Short problem: Rewrite the records below, substituting "motorbike" for each occurrence of "motorcycle" and leaving everything else as it is.

[Rows from a spatial reasoning dataset]
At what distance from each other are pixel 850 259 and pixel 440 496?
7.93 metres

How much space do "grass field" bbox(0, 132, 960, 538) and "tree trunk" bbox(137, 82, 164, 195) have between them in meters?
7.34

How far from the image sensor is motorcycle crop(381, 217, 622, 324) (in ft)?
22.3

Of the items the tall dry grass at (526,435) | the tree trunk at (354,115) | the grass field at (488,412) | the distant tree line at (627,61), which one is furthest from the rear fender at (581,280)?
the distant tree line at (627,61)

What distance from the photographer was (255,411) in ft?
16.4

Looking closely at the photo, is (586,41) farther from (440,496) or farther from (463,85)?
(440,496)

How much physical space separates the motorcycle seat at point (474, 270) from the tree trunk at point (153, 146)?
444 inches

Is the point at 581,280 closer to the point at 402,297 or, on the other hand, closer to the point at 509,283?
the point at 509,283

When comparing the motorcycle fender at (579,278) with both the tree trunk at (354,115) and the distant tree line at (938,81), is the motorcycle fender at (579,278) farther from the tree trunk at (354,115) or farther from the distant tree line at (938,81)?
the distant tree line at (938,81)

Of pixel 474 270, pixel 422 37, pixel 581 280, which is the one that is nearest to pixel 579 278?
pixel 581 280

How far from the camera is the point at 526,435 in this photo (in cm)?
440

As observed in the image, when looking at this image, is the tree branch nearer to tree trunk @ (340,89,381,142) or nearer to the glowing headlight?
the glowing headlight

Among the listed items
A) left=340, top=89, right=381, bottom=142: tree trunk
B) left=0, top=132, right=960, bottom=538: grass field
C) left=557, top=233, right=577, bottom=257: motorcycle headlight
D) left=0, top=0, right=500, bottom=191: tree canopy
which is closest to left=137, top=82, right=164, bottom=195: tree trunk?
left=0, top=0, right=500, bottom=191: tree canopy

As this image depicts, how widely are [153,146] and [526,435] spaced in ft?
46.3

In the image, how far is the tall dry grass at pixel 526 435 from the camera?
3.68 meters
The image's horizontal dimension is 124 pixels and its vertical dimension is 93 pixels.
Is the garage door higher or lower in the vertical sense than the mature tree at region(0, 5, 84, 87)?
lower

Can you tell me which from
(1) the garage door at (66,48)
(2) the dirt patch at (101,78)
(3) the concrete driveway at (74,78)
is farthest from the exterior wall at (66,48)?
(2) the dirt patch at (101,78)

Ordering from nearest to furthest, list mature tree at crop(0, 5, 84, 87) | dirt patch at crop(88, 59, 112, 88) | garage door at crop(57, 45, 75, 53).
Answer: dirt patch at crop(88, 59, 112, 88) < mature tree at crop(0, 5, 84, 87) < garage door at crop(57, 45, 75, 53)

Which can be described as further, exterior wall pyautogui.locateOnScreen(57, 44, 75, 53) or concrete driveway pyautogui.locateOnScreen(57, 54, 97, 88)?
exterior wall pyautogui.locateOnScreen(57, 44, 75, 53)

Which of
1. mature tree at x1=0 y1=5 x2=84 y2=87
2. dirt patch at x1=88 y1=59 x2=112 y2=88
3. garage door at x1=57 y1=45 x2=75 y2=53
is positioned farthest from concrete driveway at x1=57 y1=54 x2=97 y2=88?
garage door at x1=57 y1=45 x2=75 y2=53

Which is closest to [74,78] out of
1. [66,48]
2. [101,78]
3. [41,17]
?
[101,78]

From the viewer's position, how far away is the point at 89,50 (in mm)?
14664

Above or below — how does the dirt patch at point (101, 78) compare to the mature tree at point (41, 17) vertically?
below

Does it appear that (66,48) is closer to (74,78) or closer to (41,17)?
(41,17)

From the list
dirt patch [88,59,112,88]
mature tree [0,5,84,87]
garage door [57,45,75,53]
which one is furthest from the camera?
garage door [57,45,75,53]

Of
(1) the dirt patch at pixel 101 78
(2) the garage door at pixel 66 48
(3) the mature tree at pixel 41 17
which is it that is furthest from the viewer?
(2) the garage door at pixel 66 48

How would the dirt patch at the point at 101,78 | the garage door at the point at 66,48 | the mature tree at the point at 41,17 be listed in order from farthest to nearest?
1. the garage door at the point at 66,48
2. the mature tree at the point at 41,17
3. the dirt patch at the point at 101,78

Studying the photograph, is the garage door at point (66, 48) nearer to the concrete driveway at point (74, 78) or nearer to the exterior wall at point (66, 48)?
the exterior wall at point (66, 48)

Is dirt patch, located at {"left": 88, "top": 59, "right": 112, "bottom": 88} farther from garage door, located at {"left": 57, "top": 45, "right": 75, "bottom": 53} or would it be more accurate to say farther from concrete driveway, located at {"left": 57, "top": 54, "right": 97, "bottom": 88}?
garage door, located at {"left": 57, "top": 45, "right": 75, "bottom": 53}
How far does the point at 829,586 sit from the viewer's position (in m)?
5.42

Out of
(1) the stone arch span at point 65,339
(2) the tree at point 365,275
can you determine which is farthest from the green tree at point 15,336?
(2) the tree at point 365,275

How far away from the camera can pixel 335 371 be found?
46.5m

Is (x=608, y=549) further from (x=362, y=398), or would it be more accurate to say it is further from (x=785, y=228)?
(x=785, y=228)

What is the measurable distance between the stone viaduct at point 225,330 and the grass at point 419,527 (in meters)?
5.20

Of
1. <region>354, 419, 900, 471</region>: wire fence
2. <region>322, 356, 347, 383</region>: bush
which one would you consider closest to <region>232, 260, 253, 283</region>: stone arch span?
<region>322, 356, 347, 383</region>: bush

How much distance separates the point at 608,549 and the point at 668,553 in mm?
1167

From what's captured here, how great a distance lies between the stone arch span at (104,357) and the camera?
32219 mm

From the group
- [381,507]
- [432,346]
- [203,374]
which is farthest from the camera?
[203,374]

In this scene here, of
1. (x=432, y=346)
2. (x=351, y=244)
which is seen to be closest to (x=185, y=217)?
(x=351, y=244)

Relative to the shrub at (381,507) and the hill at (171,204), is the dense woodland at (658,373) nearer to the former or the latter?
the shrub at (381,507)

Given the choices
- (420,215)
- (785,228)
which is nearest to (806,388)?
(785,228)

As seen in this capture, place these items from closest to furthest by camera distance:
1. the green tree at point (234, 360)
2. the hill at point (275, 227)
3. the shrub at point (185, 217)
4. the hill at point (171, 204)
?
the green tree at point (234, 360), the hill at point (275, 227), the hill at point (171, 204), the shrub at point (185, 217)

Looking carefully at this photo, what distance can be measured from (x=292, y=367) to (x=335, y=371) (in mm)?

Solution to this task:
At what distance from each other are pixel 850 259 and pixel 440 496?
7.93 metres

How much space do "grass field" bbox(0, 132, 960, 538) and "tree trunk" bbox(137, 82, 164, 195) have between them in meters?
7.34

How far from the image sensor is motorbike crop(381, 217, 622, 324) (in ft)?
22.3

Of the items the tall dry grass at (526,435) | the tree trunk at (354,115) | the grass field at (488,412) | the distant tree line at (627,61), which one is furthest from the rear fender at (581,280)?
the distant tree line at (627,61)

What distance from the photographer was (255,411) in ft?
16.4

Looking closely at the photo, is (586,41) farther from (440,496) or farther from (463,85)?
(440,496)

How much physical space separates the motorbike seat at point (474, 270) from the tree trunk at point (153, 146)?
444 inches

Is the point at 581,280 closer to the point at 402,297 or, on the other hand, closer to the point at 509,283?
the point at 509,283

When comparing the motorbike fender at (579,278) with both the tree trunk at (354,115) and the distant tree line at (938,81), is the motorbike fender at (579,278) farther from the tree trunk at (354,115) or farther from the distant tree line at (938,81)?
the distant tree line at (938,81)

Of pixel 474 270, pixel 422 37, pixel 581 280, which is the one that is nearest to pixel 579 278?
pixel 581 280

How far from the camera is the point at 526,435 in this photo (in cm)?
440

As observed in the image, when looking at this image, is the tree branch nearer to tree trunk @ (340,89,381,142) or nearer to the glowing headlight?
the glowing headlight

Among the listed items
A) left=340, top=89, right=381, bottom=142: tree trunk
B) left=0, top=132, right=960, bottom=538: grass field
C) left=557, top=233, right=577, bottom=257: motorbike headlight
D) left=0, top=0, right=500, bottom=191: tree canopy
which is closest to left=137, top=82, right=164, bottom=195: tree trunk?
left=0, top=0, right=500, bottom=191: tree canopy

As this image depicts, how widely are [153,146] and [526,435] spaced in ft?
46.3

In the image, how far is the tall dry grass at pixel 526 435 from the camera?
3.68 meters
The image's horizontal dimension is 124 pixels and its vertical dimension is 93 pixels.
Is the garage door higher or lower in the vertical sense than the mature tree at region(0, 5, 84, 87)?
lower

Can you tell me which from
(1) the garage door at (66,48)
(2) the dirt patch at (101,78)
(3) the concrete driveway at (74,78)
is farthest from the exterior wall at (66,48)?
(2) the dirt patch at (101,78)

Ordering from nearest to furthest, list mature tree at crop(0, 5, 84, 87) | dirt patch at crop(88, 59, 112, 88) | garage door at crop(57, 45, 75, 53).
Answer: dirt patch at crop(88, 59, 112, 88) < mature tree at crop(0, 5, 84, 87) < garage door at crop(57, 45, 75, 53)

Which can be described as further, exterior wall pyautogui.locateOnScreen(57, 44, 75, 53) or concrete driveway pyautogui.locateOnScreen(57, 54, 97, 88)?
exterior wall pyautogui.locateOnScreen(57, 44, 75, 53)

Which of
1. mature tree at x1=0 y1=5 x2=84 y2=87
2. dirt patch at x1=88 y1=59 x2=112 y2=88
3. garage door at x1=57 y1=45 x2=75 y2=53
is positioned farthest from concrete driveway at x1=57 y1=54 x2=97 y2=88?
garage door at x1=57 y1=45 x2=75 y2=53

Which is closest to [74,78] out of
1. [66,48]
2. [101,78]
3. [41,17]
?
[101,78]

From the viewer's position, how far away is the point at 89,50 (in mm)?
14664

Above or below — how does the dirt patch at point (101, 78) compare to the mature tree at point (41, 17) vertically?
below

Does it appear that (66,48) is closer to (74,78) or closer to (41,17)?
(41,17)

From the list
dirt patch [88,59,112,88]
mature tree [0,5,84,87]
garage door [57,45,75,53]
which one is furthest from the camera?
garage door [57,45,75,53]

Of
(1) the dirt patch at pixel 101 78
(2) the garage door at pixel 66 48
(3) the mature tree at pixel 41 17
which is it that is furthest from the viewer?
(2) the garage door at pixel 66 48

How would the dirt patch at the point at 101,78 | the garage door at the point at 66,48 | the mature tree at the point at 41,17 be listed in order from farthest to nearest?
1. the garage door at the point at 66,48
2. the mature tree at the point at 41,17
3. the dirt patch at the point at 101,78

Studying the photograph, is the garage door at point (66, 48) nearer to the concrete driveway at point (74, 78) or nearer to the exterior wall at point (66, 48)?
the exterior wall at point (66, 48)

Is dirt patch, located at {"left": 88, "top": 59, "right": 112, "bottom": 88} farther from garage door, located at {"left": 57, "top": 45, "right": 75, "bottom": 53} or would it be more accurate to say farther from concrete driveway, located at {"left": 57, "top": 54, "right": 97, "bottom": 88}?
garage door, located at {"left": 57, "top": 45, "right": 75, "bottom": 53}
How far does the point at 829,586 sit from the viewer's position (in m)?
5.42

Out of
(1) the stone arch span at point 65,339
(2) the tree at point 365,275
can you determine which is farthest from the green tree at point 15,336?
(2) the tree at point 365,275

How far away from the camera can pixel 335 371 be found?
46.5m

Is (x=608, y=549) further from (x=362, y=398), or would it be more accurate to say it is further from (x=785, y=228)?
(x=785, y=228)

What is the measurable distance between the stone viaduct at point 225,330 and the grass at point 419,527 (in meters)?
5.20

Of
1. <region>354, 419, 900, 471</region>: wire fence
2. <region>322, 356, 347, 383</region>: bush
which one would you consider closest to <region>232, 260, 253, 283</region>: stone arch span?
<region>322, 356, 347, 383</region>: bush

How much distance separates the point at 608,549 and the point at 668,553 in mm?
1167

From what's captured here, how great a distance lies between the stone arch span at (104,357) and the camera?
32219 mm

From the group
- [381,507]
- [432,346]
- [203,374]
which is farthest from the camera?
[203,374]

In this scene here, of
1. (x=432, y=346)
2. (x=351, y=244)
which is seen to be closest to (x=185, y=217)?
(x=351, y=244)

Relative to the shrub at (381,507) and the hill at (171,204), is the dense woodland at (658,373) nearer to the former or the latter?
the shrub at (381,507)

Given the choices
- (420,215)
- (785,228)
which is nearest to (806,388)?
(785,228)

As seen in this capture, place these items from closest to furthest by camera distance:
1. the green tree at point (234, 360)
2. the hill at point (275, 227)
3. the shrub at point (185, 217)
4. the hill at point (171, 204)
?
the green tree at point (234, 360), the hill at point (275, 227), the hill at point (171, 204), the shrub at point (185, 217)

Looking carefully at this photo, what distance can be measured from (x=292, y=367) to (x=335, y=371) (in mm)?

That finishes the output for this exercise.